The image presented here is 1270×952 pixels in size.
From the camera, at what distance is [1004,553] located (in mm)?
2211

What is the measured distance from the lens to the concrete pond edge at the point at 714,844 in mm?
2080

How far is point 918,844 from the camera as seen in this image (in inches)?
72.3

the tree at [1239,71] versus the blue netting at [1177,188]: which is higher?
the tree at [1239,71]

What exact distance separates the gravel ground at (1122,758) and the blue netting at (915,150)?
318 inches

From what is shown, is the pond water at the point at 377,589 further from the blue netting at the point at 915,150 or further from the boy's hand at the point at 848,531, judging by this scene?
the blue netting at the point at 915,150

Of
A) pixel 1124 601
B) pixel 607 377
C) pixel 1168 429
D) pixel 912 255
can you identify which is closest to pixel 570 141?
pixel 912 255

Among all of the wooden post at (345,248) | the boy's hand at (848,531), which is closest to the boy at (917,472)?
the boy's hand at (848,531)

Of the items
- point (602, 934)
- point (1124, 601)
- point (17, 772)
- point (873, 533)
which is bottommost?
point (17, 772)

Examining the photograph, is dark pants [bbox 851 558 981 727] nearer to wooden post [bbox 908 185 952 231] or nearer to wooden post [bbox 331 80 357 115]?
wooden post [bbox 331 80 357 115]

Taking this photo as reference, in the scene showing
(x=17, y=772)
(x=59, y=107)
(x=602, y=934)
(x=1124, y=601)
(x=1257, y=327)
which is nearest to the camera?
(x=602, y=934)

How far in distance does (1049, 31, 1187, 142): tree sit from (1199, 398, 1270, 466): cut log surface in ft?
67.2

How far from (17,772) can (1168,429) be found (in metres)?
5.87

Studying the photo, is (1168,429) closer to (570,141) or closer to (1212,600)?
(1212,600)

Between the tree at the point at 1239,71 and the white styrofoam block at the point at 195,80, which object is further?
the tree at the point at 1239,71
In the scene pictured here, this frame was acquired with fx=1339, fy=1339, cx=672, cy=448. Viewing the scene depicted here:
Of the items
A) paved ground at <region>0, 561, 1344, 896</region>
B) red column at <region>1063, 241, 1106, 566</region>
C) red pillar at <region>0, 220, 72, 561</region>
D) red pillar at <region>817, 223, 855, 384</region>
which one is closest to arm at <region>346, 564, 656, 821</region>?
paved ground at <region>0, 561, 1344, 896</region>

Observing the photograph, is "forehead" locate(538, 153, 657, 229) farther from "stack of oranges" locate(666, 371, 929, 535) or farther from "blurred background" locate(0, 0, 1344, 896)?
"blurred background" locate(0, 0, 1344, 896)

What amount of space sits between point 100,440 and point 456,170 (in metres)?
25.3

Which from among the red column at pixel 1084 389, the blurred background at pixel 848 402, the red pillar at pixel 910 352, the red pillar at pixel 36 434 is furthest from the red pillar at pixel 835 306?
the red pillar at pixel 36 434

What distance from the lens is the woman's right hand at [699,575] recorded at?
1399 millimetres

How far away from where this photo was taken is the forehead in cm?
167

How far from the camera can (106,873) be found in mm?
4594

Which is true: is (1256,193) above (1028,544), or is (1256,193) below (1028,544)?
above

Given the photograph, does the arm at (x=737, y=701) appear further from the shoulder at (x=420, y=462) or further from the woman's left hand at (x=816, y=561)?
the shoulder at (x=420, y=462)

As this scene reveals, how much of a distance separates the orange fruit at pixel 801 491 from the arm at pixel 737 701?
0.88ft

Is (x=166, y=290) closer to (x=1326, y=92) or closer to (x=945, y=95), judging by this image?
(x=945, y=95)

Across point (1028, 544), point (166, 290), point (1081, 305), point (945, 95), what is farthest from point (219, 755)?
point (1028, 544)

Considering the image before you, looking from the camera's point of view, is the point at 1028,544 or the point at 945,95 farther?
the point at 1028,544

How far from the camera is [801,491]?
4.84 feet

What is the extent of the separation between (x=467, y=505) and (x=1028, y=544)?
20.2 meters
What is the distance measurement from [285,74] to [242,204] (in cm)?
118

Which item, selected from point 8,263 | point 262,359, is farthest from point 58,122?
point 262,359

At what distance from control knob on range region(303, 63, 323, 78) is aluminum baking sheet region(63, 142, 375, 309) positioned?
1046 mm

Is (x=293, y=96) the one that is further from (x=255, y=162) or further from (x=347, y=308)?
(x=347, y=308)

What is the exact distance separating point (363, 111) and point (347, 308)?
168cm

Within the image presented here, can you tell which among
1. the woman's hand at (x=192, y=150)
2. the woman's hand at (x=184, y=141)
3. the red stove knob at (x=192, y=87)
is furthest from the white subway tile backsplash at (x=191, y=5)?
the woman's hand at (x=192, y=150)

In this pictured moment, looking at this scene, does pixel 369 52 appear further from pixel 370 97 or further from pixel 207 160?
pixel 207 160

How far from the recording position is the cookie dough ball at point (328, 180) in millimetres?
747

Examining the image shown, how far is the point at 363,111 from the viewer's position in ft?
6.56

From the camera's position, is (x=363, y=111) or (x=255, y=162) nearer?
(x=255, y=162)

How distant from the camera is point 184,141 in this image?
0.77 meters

## Exercise requirements
Begin at the line containing "In this pictured" and reproduce each line through the end of the records above.

## Response to this task
In this pictured moment, looking at this scene, does pixel 369 52 appear further from pixel 370 97 or further from pixel 207 160?
pixel 207 160

How far from the recording position is the cookie dough ball at point (328, 180) in millimetres?
747

Examining the image shown, how far is the point at 363,111 from the viewer's position in ft?
6.56

From the camera's position, is (x=363, y=111) or (x=255, y=162) nearer?
(x=255, y=162)

How distant from the camera is point 184,141 in this image?
0.77 meters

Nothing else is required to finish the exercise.